Lane-Aware Graph Attention Network for Multi-Vehicle Trajectory Prediction in Expressway Merge Zones

Abstract

Accurate multi-vehicle trajectory prediction in expressway merge and diverge areas is fundamental to the decision-making frameworks of autonomous vehicle systems. However, the majority of existing graph-based prediction models are developed and validated on mainline freeway segments and do not address the geometrically distinct interaction structures that characterize merge zones. Furthermore, standard evaluation protocols rely exclusively on displacement error metrics, leaving the safety consequences of predicted trajectories unquantified. This paper proposes a Lane-Aware Graph Attention Network (LA-GAT) that encodes vehicle interaction within dynamic scene graphs, augmented with a trainable lane-relationship attention bias that prioritizes merge-conflict interactions from the outset of training. The model is pre-trained on the raw NGSIM US-101 and I-80 datasets and subsequently fine-tuned on UAV-captured UTE SQM-W-1 trajectory data from a Chinese expressway merge area, with final evaluation on the held-out SQM-W-2 dataset.

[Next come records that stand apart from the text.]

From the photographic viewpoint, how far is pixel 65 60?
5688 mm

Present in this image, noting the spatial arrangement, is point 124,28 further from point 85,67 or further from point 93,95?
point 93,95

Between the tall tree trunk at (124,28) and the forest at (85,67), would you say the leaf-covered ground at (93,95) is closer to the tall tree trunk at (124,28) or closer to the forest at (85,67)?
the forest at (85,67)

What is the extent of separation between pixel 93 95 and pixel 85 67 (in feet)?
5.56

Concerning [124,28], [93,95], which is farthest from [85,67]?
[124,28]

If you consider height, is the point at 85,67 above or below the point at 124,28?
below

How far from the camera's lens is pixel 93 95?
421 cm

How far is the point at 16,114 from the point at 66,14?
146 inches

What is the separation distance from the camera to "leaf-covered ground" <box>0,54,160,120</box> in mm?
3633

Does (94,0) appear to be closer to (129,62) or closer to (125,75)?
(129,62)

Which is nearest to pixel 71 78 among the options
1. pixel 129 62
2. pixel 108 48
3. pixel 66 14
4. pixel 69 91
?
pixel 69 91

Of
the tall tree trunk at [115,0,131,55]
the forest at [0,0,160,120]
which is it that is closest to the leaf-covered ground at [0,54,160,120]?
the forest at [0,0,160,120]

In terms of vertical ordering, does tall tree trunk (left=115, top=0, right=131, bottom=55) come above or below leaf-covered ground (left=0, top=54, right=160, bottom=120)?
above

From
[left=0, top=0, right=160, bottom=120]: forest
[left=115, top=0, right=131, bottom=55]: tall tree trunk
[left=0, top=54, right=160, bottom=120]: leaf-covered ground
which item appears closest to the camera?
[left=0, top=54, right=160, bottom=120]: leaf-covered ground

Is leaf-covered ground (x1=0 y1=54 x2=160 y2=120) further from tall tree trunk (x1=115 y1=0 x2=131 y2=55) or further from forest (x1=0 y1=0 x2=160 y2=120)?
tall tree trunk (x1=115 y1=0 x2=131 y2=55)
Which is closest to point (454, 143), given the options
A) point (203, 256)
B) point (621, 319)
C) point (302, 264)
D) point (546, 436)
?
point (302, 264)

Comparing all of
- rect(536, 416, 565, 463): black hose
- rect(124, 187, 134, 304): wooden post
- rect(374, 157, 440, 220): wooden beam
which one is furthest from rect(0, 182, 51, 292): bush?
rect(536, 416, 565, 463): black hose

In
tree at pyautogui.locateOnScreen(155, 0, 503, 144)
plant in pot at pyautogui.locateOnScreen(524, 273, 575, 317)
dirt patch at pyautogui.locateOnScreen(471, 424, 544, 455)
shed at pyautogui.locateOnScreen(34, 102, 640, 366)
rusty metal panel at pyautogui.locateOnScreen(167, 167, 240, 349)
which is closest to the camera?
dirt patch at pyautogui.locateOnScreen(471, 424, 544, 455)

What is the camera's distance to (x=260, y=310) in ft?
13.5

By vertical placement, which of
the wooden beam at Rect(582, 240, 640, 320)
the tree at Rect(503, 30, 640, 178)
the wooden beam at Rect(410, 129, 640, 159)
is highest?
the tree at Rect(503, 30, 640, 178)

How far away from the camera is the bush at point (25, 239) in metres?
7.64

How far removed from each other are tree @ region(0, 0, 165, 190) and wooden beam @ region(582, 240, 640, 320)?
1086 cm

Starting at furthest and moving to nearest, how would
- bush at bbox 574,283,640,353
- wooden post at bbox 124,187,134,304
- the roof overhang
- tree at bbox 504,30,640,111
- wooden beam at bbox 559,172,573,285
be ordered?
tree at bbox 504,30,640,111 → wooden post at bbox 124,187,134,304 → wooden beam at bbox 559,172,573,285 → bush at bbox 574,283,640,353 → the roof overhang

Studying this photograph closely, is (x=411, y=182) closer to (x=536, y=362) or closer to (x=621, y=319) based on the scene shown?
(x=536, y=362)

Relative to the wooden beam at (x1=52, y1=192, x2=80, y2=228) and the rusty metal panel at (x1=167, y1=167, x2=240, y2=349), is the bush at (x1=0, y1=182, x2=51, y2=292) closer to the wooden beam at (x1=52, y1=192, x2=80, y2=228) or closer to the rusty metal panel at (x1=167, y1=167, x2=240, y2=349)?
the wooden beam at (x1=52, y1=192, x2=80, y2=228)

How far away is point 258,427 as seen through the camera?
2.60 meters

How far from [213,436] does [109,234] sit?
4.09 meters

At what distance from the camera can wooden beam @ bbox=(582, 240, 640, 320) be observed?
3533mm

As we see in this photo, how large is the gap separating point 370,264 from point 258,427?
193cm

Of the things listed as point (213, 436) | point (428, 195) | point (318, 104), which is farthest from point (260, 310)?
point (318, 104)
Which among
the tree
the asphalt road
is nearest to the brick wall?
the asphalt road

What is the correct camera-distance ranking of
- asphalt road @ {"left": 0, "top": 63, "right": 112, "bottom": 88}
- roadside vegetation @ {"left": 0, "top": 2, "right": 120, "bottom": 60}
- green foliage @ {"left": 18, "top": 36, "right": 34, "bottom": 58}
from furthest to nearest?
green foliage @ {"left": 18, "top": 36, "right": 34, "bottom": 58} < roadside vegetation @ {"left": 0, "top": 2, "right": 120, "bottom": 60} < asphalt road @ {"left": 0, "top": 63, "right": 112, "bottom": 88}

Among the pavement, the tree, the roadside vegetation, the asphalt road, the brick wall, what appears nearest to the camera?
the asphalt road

Evaluation spans both displacement metrics (ADE, FDE at 1s, 3s, 5s horizons) and surrogate safety measures (TTC violation rate, DRAC exceedance rate, collision rate). Fine-tuned results on SQM-W-2 yield ADE of 0.865 m at 1s and 2.518 m at 3s, demonstrating that drone-informed fine-tuning substantially reduces the cross-dataset transfer gap. The deliberate use of unfiltered NGSIM data is shown to characterize raw-condition generalization limits, with the performance degradation attributed to the well-documented measurement errors in that dataset.